Omit every picture. Return all other data as it stands.

::: Input records :::

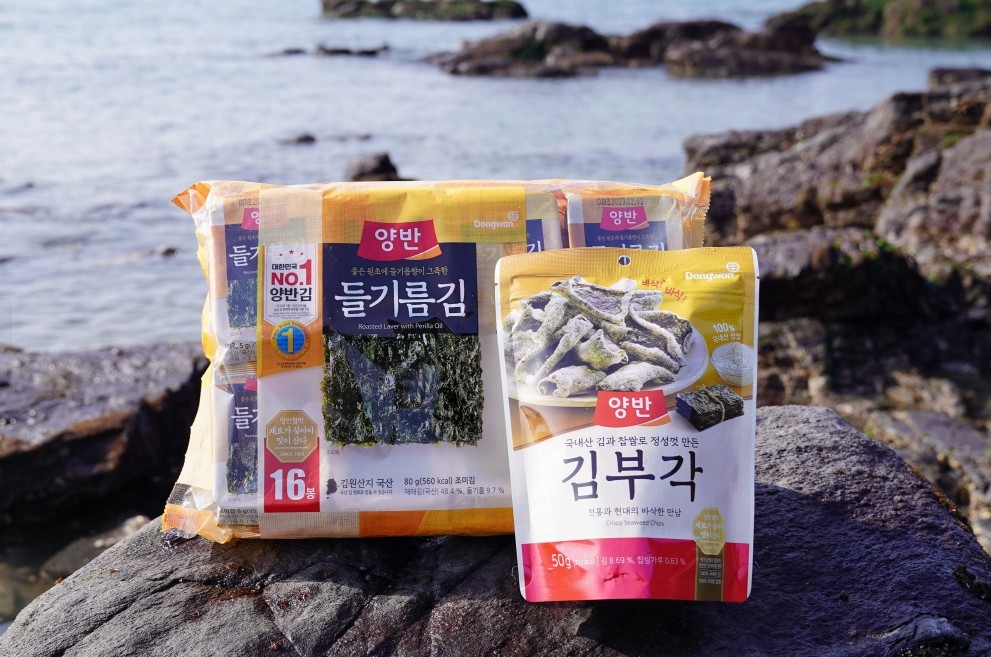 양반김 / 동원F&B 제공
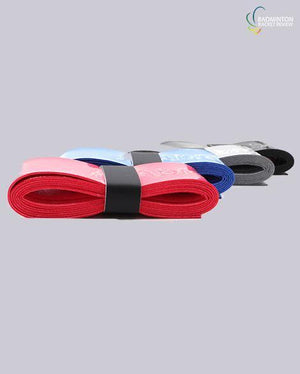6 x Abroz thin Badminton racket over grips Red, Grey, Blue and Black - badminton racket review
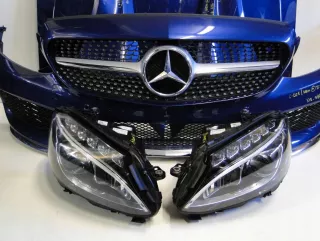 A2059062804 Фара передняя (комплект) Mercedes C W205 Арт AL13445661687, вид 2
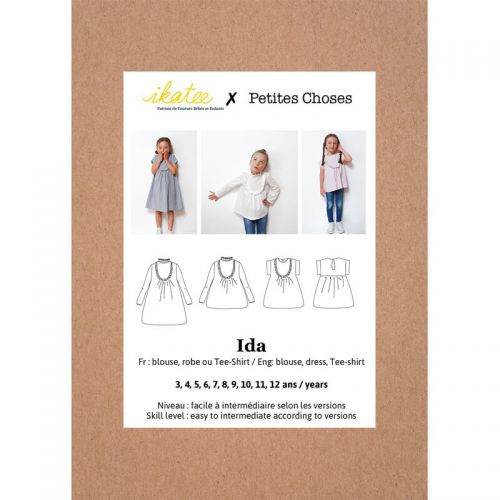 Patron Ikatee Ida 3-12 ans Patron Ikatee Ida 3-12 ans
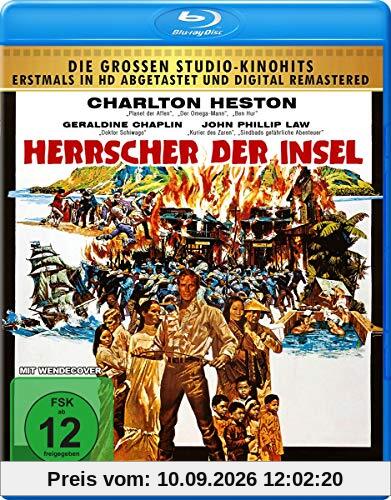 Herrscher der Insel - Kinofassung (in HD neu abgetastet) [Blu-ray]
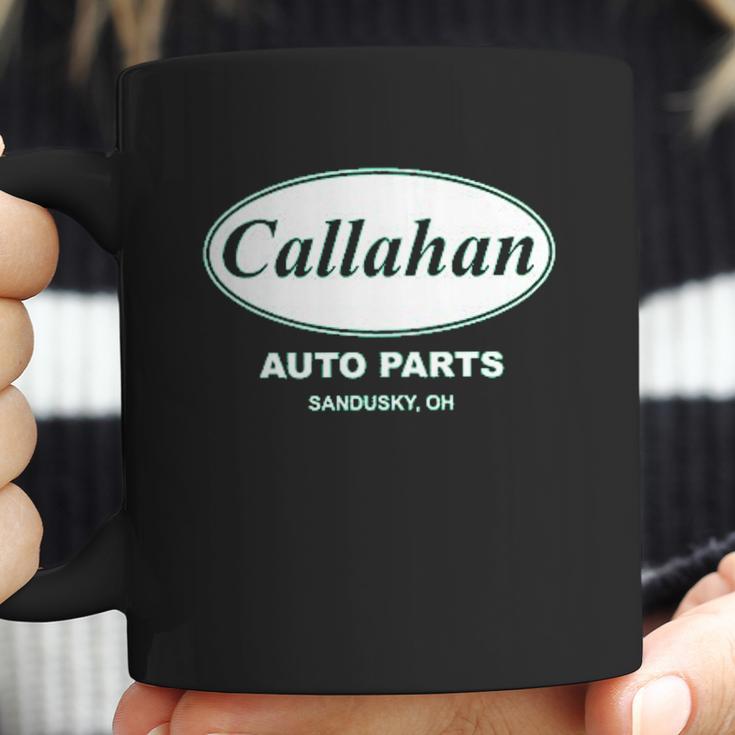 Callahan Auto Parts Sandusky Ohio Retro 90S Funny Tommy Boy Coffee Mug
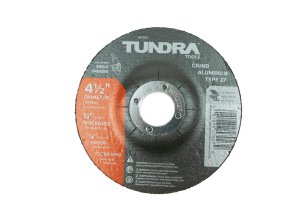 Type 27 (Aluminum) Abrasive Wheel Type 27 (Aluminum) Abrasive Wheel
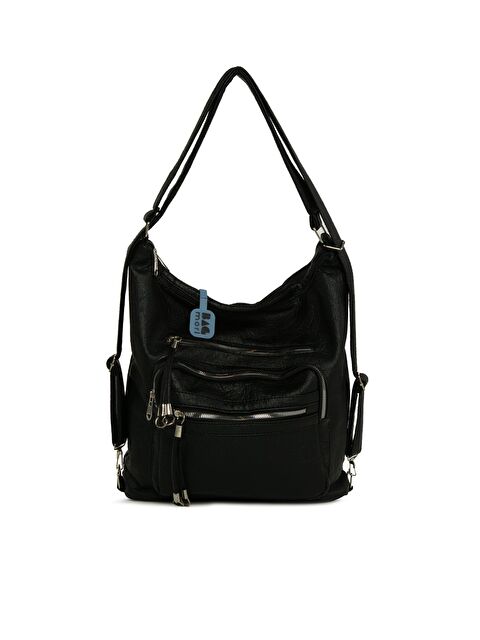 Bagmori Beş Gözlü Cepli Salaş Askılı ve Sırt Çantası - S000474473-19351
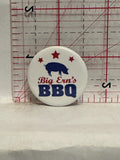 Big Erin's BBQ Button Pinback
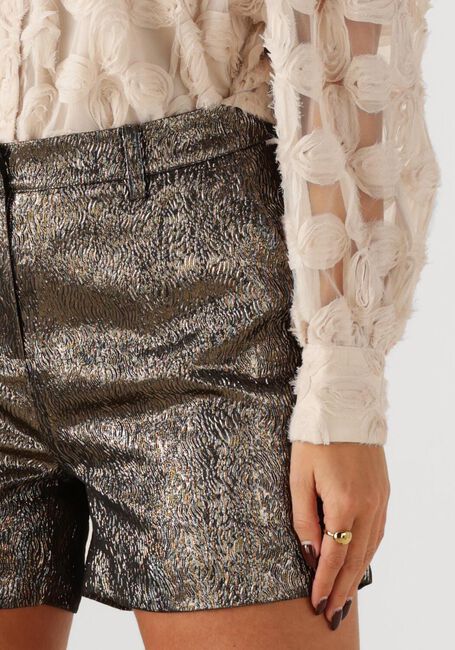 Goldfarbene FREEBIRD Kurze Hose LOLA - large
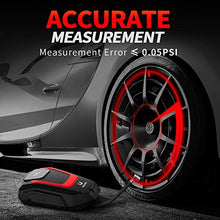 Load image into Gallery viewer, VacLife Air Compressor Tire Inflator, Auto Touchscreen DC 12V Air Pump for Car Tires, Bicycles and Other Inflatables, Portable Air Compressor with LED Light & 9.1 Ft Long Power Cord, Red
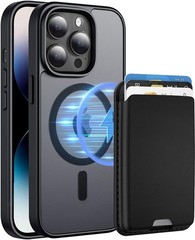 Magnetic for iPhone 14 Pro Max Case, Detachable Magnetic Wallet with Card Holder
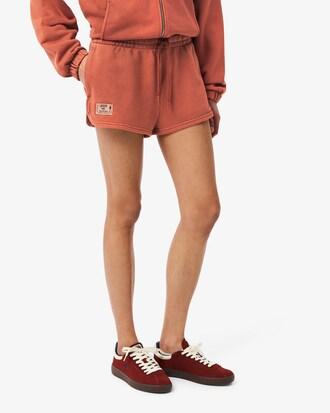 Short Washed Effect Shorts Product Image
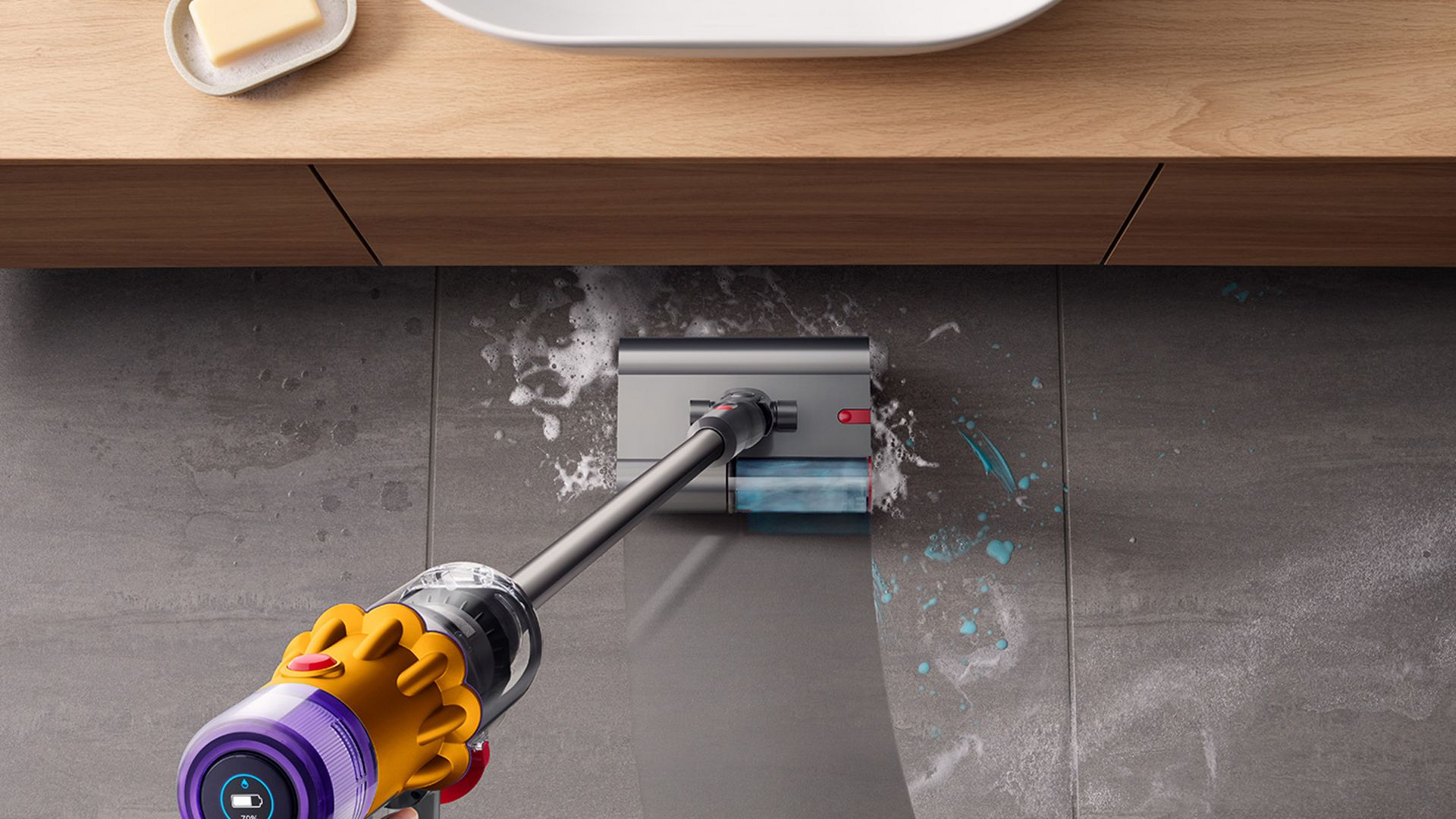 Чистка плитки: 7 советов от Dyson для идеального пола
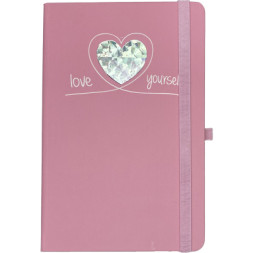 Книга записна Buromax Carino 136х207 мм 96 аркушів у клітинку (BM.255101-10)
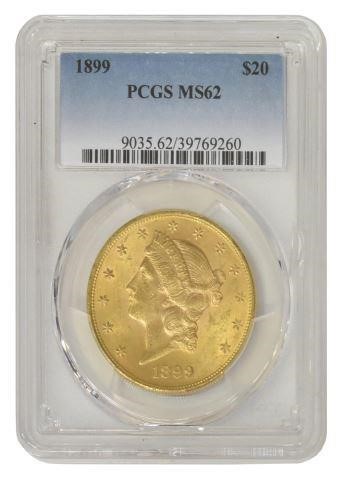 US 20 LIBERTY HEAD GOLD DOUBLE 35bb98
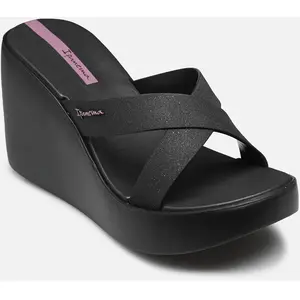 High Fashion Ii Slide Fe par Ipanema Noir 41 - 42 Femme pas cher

:::

→ Solved problem
 양반김 / 동원F&B 제공
6 x Abroz thin Badminton racket over grips Red, Grey, Blue and Black - badminton racket review
 A2059062804 Фара передняя (комплект) Mercedes C W205 Арт AL13445661687, вид 2
 Patron Ikatee Ida 3-12 ans Patron Ikatee Ida 3-12 ans
 Herrscher der Insel - Kinofassung (in HD neu abgetastet) [Blu-ray]
 Callahan Auto Parts Sandusky Ohio Retro 90S Funny Tommy Boy Coffee Mug
 Type 27 (Aluminum) Abrasive Wheel Type 27 (Aluminum) Abrasive Wheel
 Bagmori Beş Gözlü Cepli Salaş Askılı ve Sırt Çantası - S000474473-19351
 Big Erin's BBQ Button Pinback
 Goldfarbene FREEBIRD Kurze Hose LOLA - large
 Load image into Gallery viewer, VacLife Air Compressor Tire Inflator, Auto Touchscreen DC 12V Air Pump for Car Tires, Bicycles and Other Inflatables, Portable Air Compressor with LED Light & 9.1 Ft Long Power Cord, Red
 Magnetic for iPhone 14 Pro Max Case, Detachable Magnetic Wallet with Card Holder
 Short Washed Effect Shorts Product Image
 Чистка плитки: 7 советов от Dyson для идеального пола
 Книга записна Buromax Carino 136х207 мм 96 аркушів у клітинку (BM.255101-10)
 US 20 LIBERTY HEAD GOLD DOUBLE 35bb98
 High Fashion Ii Slide Fe par Ipanema Noir 41 - 42 Femme pas cher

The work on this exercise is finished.